◆ Activity: With pictures left out, output exactly the lines of the listing below from the line that has "Sandali in pelle" to the line that has "printable revocation of", both lines kept.

◆ Data for review:

==*==

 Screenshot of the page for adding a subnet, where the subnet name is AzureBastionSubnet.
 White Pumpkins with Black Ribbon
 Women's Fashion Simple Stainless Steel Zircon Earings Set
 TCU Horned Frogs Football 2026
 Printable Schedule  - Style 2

==*==

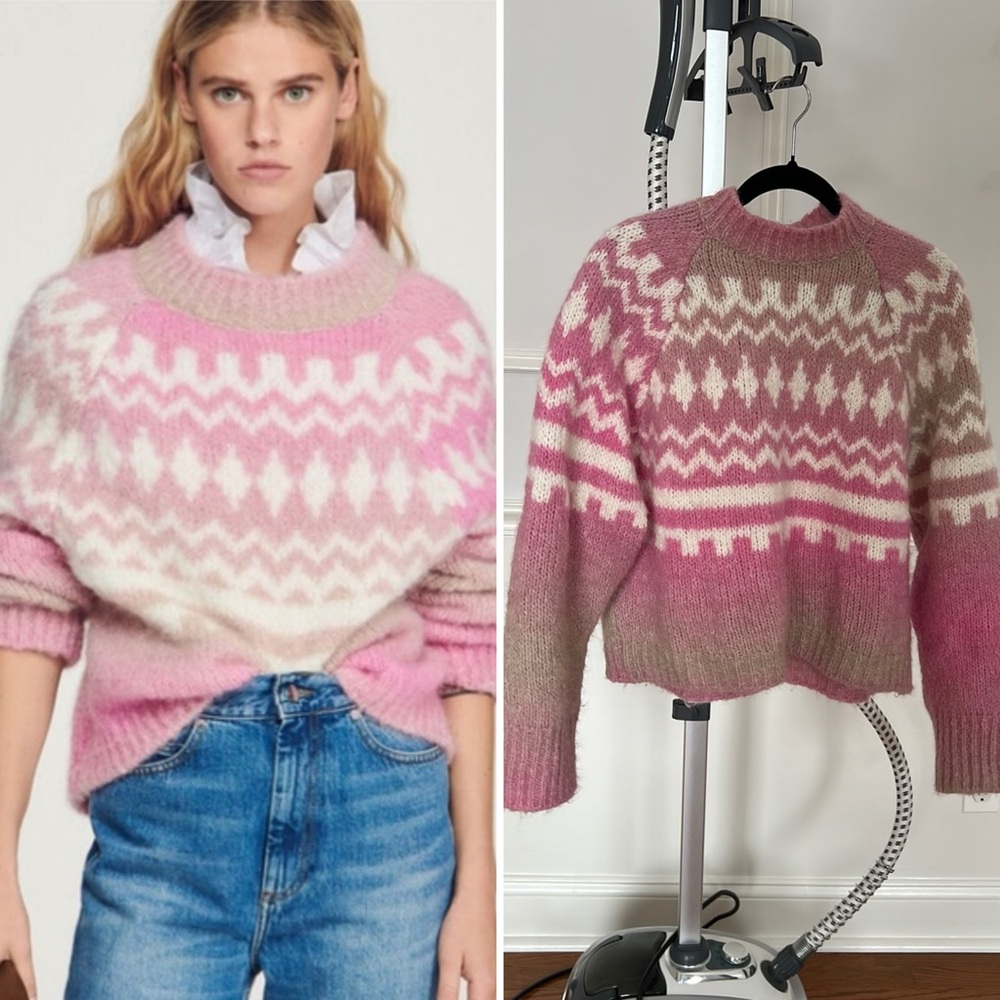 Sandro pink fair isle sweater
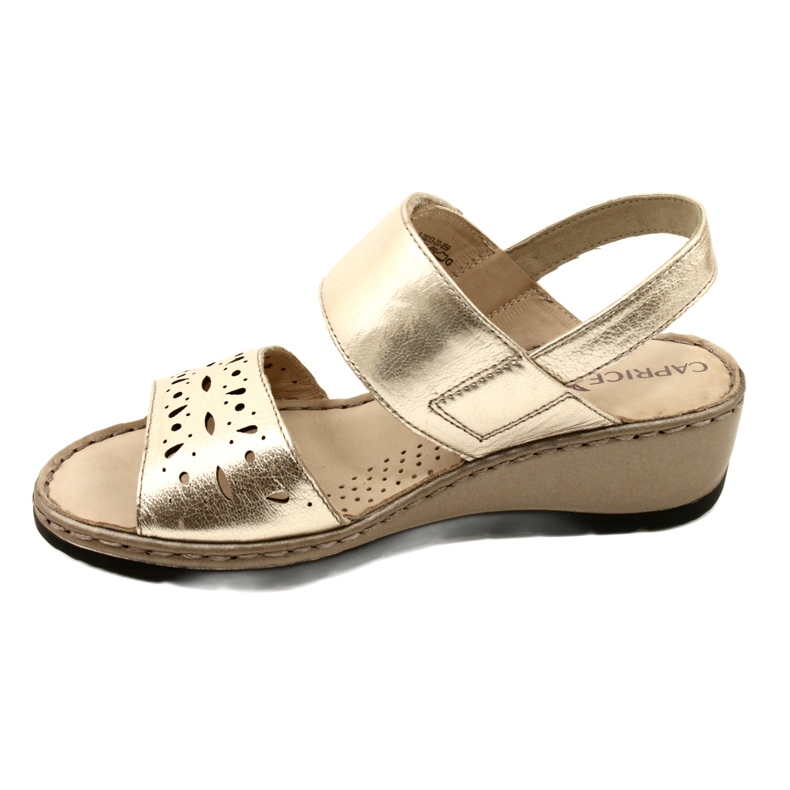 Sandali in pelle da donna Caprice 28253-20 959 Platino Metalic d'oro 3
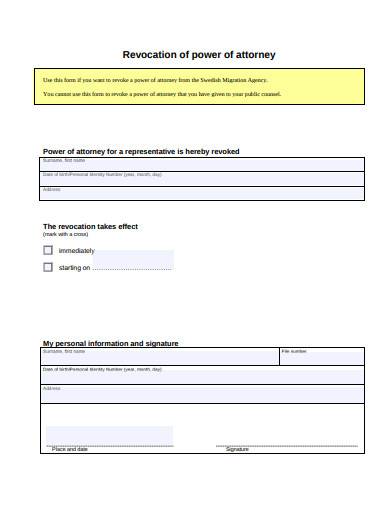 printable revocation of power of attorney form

==*==

◆ Exercise result:
 Sandali in pelle da donna Caprice 28253-20 959 Platino Metalic d'oro 3
 printable revocation of power of attorney form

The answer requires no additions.